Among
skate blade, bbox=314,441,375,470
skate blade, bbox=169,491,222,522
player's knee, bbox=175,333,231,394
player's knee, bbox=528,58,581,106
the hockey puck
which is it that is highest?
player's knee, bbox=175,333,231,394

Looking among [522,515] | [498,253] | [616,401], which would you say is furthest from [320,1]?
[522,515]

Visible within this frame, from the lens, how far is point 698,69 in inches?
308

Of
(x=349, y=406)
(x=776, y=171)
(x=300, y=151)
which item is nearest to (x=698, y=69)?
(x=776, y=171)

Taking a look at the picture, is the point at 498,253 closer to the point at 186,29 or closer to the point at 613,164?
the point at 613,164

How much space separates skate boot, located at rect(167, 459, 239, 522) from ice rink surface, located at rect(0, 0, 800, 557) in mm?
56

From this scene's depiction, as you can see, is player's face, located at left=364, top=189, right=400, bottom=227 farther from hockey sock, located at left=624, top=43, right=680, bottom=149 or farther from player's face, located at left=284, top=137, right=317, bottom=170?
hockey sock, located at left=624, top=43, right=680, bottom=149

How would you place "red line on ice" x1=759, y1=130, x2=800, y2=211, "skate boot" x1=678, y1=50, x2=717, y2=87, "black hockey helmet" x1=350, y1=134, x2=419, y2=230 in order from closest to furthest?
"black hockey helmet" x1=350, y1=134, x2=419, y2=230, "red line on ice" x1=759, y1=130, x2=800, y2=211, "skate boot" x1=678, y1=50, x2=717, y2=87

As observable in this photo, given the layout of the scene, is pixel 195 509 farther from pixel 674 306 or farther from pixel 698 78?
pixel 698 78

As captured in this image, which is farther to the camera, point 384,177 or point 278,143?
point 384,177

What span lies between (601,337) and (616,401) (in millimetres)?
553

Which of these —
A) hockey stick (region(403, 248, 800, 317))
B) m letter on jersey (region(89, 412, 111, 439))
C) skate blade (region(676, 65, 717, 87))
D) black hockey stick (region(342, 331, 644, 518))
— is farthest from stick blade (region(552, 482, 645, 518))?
==================================================
> [CONSIGNE DONNÉE]:
Remplacez "skate blade" par "skate runner" dans toutes les lignes ci-dessus, puis recopiez-les sans rien modifier d'autre.

> [RÉSULTAT]:
Among
skate runner, bbox=314,441,375,470
skate runner, bbox=169,491,222,522
player's knee, bbox=175,333,231,394
player's knee, bbox=528,58,581,106
the hockey puck
which is it that is highest?
player's knee, bbox=175,333,231,394

Looking among [522,515] | [498,253] | [616,401], which would you say is furthest from [320,1]?
[522,515]

Visible within this frame, from the lens, how far is point 698,69 in inches?
308

Of
(x=349, y=406)
(x=776, y=171)
(x=300, y=151)
which item is nearest to (x=698, y=69)?
(x=776, y=171)

Taking a look at the picture, is the point at 498,253 closer to the point at 186,29 or closer to the point at 613,164?
the point at 613,164

How much space separates skate boot, located at rect(167, 459, 239, 522) from ice rink surface, located at rect(0, 0, 800, 557) in mm?
56

From this scene's depiction, as you can see, is player's face, located at left=364, top=189, right=400, bottom=227 farther from hockey sock, located at left=624, top=43, right=680, bottom=149 or farther from player's face, located at left=284, top=137, right=317, bottom=170?
hockey sock, located at left=624, top=43, right=680, bottom=149

How would you place "red line on ice" x1=759, y1=130, x2=800, y2=211, "skate boot" x1=678, y1=50, x2=717, y2=87, "black hockey helmet" x1=350, y1=134, x2=419, y2=230 in order from closest to furthest?
"black hockey helmet" x1=350, y1=134, x2=419, y2=230, "red line on ice" x1=759, y1=130, x2=800, y2=211, "skate boot" x1=678, y1=50, x2=717, y2=87

As observable in this photo, given the layout of the scene, is pixel 195 509 farther from pixel 674 306 or farther from pixel 698 78?
pixel 698 78

As captured in this image, which is farther to the camera, point 384,177 or point 278,143?
point 384,177

What span lies between (601,337) and (616,401) (in millimetres)?
553

Which of these —
A) hockey stick (region(403, 248, 800, 317))
B) m letter on jersey (region(89, 412, 111, 439))
C) skate runner (region(676, 65, 717, 87))
D) black hockey stick (region(342, 331, 644, 518))
— is farthest from stick blade (region(552, 482, 645, 518))?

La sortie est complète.